Harvard Created an Artificial Spleen that Cleanses Blood
When a patient is diagnosed with sepsis, the life-threatening condition in which bacteria or fungi multiply in a person’s blood, it’s often too late for antibiotics to help. But, fortunately, Harvard researchers have developed a new device that transforms the way doctors treat sepsis and other blood infections.
A team of scientists from Wyss Institute for Biology Inspired Engineering created an artificial spleen called the Biospleen. The Biospleen quickens sepsis treatment by removing pathogens and toxins from a patient’s blood without having to identify the initial infectious agent.
Sepsis occurs when a patient’s immune system overreacts to a bloodstream infection, triggering a chain reaction that can cause inflammation, blood clotting, organ damage, and even death. It can arise from a variety of infections, including appendicitis, urinary tract infections, skin or lung infections, as well as contaminated IV lines, surgical sites, and catheters. Sepsis infects 18 million people worldwide and has a 30 to 50 percent mortality rate.
“Even with the best current treatments, sepsis patients are dying in intensive care units at least 30 percent of the time,” said Michael Super, senior staff scientist at the Wyss Institute, in a statement. “We need a new approach.”
That new approach, says Donald Ingber, the Wyss Institute’s founding director, could be the Biospleen. It works like a dialysis machine: Blood is cycled outside of the patient’s body and filtered through microfluidic channels; the channels have nanoscale-sized magnetic beads that are coated with a genetically engineered human blood protein called mannose-binding lectin; the protein naturally latches onto bacteria, fungi, viruses, and toxins, and the magnets pull the magnetic beads out of the blood, taking the attached pathogens and toxins with them; lastly, the cleansed blood flows back into the patient.
“Sepsis is a major medical threat, which is increasing because of antibiotic resistance,” Ingber says. “We’re excited by the Biospleen because it potentially provides a way to treat patients quickly without having to wait days to identify the source of infection, and it works equally well with antibiotic-resistant organisms.”

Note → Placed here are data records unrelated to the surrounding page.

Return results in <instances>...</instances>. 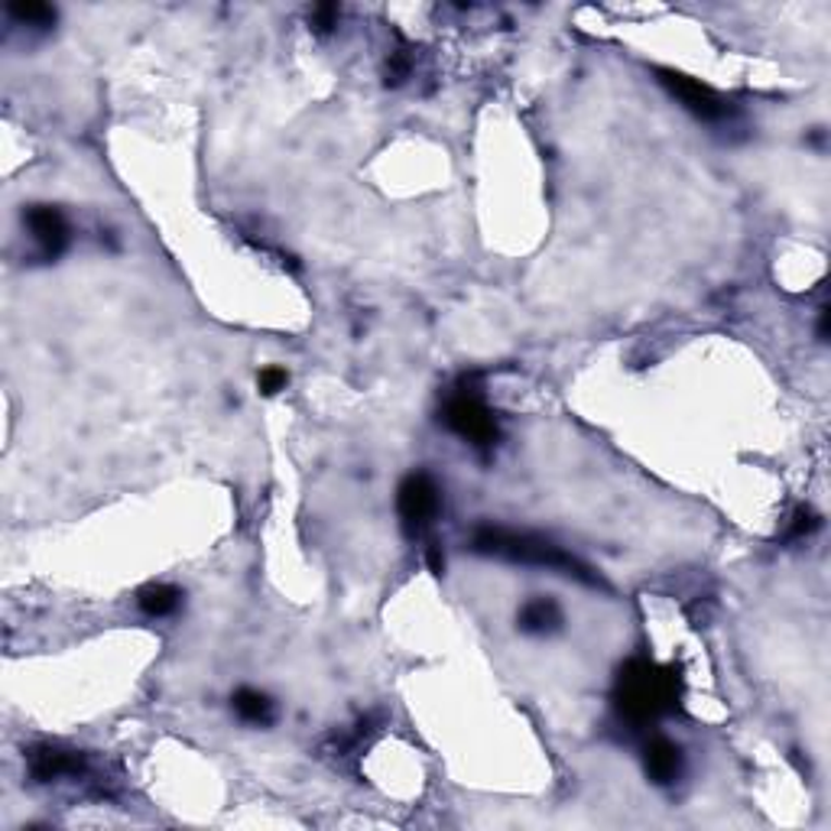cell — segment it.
Segmentation results:
<instances>
[{"label":"cell","instance_id":"cell-5","mask_svg":"<svg viewBox=\"0 0 831 831\" xmlns=\"http://www.w3.org/2000/svg\"><path fill=\"white\" fill-rule=\"evenodd\" d=\"M438 510H442V491H438L435 477L425 471L407 474L397 491V513H400L404 533L413 539L422 536L432 526V520L438 517Z\"/></svg>","mask_w":831,"mask_h":831},{"label":"cell","instance_id":"cell-8","mask_svg":"<svg viewBox=\"0 0 831 831\" xmlns=\"http://www.w3.org/2000/svg\"><path fill=\"white\" fill-rule=\"evenodd\" d=\"M643 770L649 777V783L656 786H672L682 780L685 773V757L682 747L672 744L669 737H649L643 744Z\"/></svg>","mask_w":831,"mask_h":831},{"label":"cell","instance_id":"cell-15","mask_svg":"<svg viewBox=\"0 0 831 831\" xmlns=\"http://www.w3.org/2000/svg\"><path fill=\"white\" fill-rule=\"evenodd\" d=\"M257 387H260V394L276 397V394H283V390L289 387V374H286L283 368L270 364V368H263V371L257 374Z\"/></svg>","mask_w":831,"mask_h":831},{"label":"cell","instance_id":"cell-14","mask_svg":"<svg viewBox=\"0 0 831 831\" xmlns=\"http://www.w3.org/2000/svg\"><path fill=\"white\" fill-rule=\"evenodd\" d=\"M410 72H413V59H410L404 49L390 52V59H387V69H384V78H387V85H390V88L404 85V82L410 78Z\"/></svg>","mask_w":831,"mask_h":831},{"label":"cell","instance_id":"cell-12","mask_svg":"<svg viewBox=\"0 0 831 831\" xmlns=\"http://www.w3.org/2000/svg\"><path fill=\"white\" fill-rule=\"evenodd\" d=\"M7 13L20 23V26H33V29H49L55 23V10L49 3H36V0H26V3H10Z\"/></svg>","mask_w":831,"mask_h":831},{"label":"cell","instance_id":"cell-7","mask_svg":"<svg viewBox=\"0 0 831 831\" xmlns=\"http://www.w3.org/2000/svg\"><path fill=\"white\" fill-rule=\"evenodd\" d=\"M26 770L36 783H55V780H69V777H82L88 770L85 754L75 751H62L52 744H36L26 751Z\"/></svg>","mask_w":831,"mask_h":831},{"label":"cell","instance_id":"cell-16","mask_svg":"<svg viewBox=\"0 0 831 831\" xmlns=\"http://www.w3.org/2000/svg\"><path fill=\"white\" fill-rule=\"evenodd\" d=\"M309 20H312L315 33H332L338 26V20H342V10L335 3H319Z\"/></svg>","mask_w":831,"mask_h":831},{"label":"cell","instance_id":"cell-13","mask_svg":"<svg viewBox=\"0 0 831 831\" xmlns=\"http://www.w3.org/2000/svg\"><path fill=\"white\" fill-rule=\"evenodd\" d=\"M819 526H822V517H819L813 507H799V510L793 513V523H790V530H786V539H809Z\"/></svg>","mask_w":831,"mask_h":831},{"label":"cell","instance_id":"cell-1","mask_svg":"<svg viewBox=\"0 0 831 831\" xmlns=\"http://www.w3.org/2000/svg\"><path fill=\"white\" fill-rule=\"evenodd\" d=\"M615 708L621 721L643 728L669 715L679 702V675L669 666L649 662L643 656L623 662L615 679Z\"/></svg>","mask_w":831,"mask_h":831},{"label":"cell","instance_id":"cell-6","mask_svg":"<svg viewBox=\"0 0 831 831\" xmlns=\"http://www.w3.org/2000/svg\"><path fill=\"white\" fill-rule=\"evenodd\" d=\"M23 227L29 231L36 250L42 260H55L72 244V224L55 206H29L23 208Z\"/></svg>","mask_w":831,"mask_h":831},{"label":"cell","instance_id":"cell-3","mask_svg":"<svg viewBox=\"0 0 831 831\" xmlns=\"http://www.w3.org/2000/svg\"><path fill=\"white\" fill-rule=\"evenodd\" d=\"M442 422L458 435L464 438L471 448L477 451H491L500 438V425H497V416L491 413V407L474 394V390H458L445 400V410H442Z\"/></svg>","mask_w":831,"mask_h":831},{"label":"cell","instance_id":"cell-9","mask_svg":"<svg viewBox=\"0 0 831 831\" xmlns=\"http://www.w3.org/2000/svg\"><path fill=\"white\" fill-rule=\"evenodd\" d=\"M517 627L523 633H530V636H549V633H556L562 627V608L553 598H546V595H533L520 608Z\"/></svg>","mask_w":831,"mask_h":831},{"label":"cell","instance_id":"cell-4","mask_svg":"<svg viewBox=\"0 0 831 831\" xmlns=\"http://www.w3.org/2000/svg\"><path fill=\"white\" fill-rule=\"evenodd\" d=\"M656 78H659V85H662L689 114H695V117L705 121V124H728V121L737 117V108H734L728 98H721L718 91H711L708 85H702L698 78H692V75H685V72L656 69Z\"/></svg>","mask_w":831,"mask_h":831},{"label":"cell","instance_id":"cell-2","mask_svg":"<svg viewBox=\"0 0 831 831\" xmlns=\"http://www.w3.org/2000/svg\"><path fill=\"white\" fill-rule=\"evenodd\" d=\"M471 549L481 553V556L549 569V572L566 575V579H575L582 585H601V579L585 562H579L572 553H566L553 539H543L536 533H517V530H504V526H477L474 536H471Z\"/></svg>","mask_w":831,"mask_h":831},{"label":"cell","instance_id":"cell-11","mask_svg":"<svg viewBox=\"0 0 831 831\" xmlns=\"http://www.w3.org/2000/svg\"><path fill=\"white\" fill-rule=\"evenodd\" d=\"M137 608L147 618H170L183 608V592L166 582H150L137 592Z\"/></svg>","mask_w":831,"mask_h":831},{"label":"cell","instance_id":"cell-17","mask_svg":"<svg viewBox=\"0 0 831 831\" xmlns=\"http://www.w3.org/2000/svg\"><path fill=\"white\" fill-rule=\"evenodd\" d=\"M425 562H429V569H432L435 575H442V572H445V556H442V549H438L435 543L425 549Z\"/></svg>","mask_w":831,"mask_h":831},{"label":"cell","instance_id":"cell-10","mask_svg":"<svg viewBox=\"0 0 831 831\" xmlns=\"http://www.w3.org/2000/svg\"><path fill=\"white\" fill-rule=\"evenodd\" d=\"M231 708L244 724H253V728H270L276 721V702L266 692L250 689V685H244L231 695Z\"/></svg>","mask_w":831,"mask_h":831}]
</instances>
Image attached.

During development, researchers tested the Biospleen by cleaning human blood that was spiked with different pathogens. When the blood flowed through the device, more than 90 percent of the pathogens were removed. The device was also tested on rats that had been infected by toxins and viruses such as E. coli and S. aureus. After just a few hours of filtering, 90 percent of the toxins and pathogens had been removed from the rats bloodstream, and 90 percent of the treated rats survived.
However, don’t expect the Biospleen to be used in hospitals anytime soon.
“We are currently advancing the technology to large animal validation studies, which we must complete successfully before applying for permission to move to human clinical trials,” Ingber says. “So the timing is unknown. But at least two years before trials would begin if we are successful.”
As for the future, the Biospleen could be used to treat patients suffering from viral diseases such as HIV and Ebola. In those cases, a person’s survival depends on how quickly the amount of virus in the blood can be lowered to a small enough level.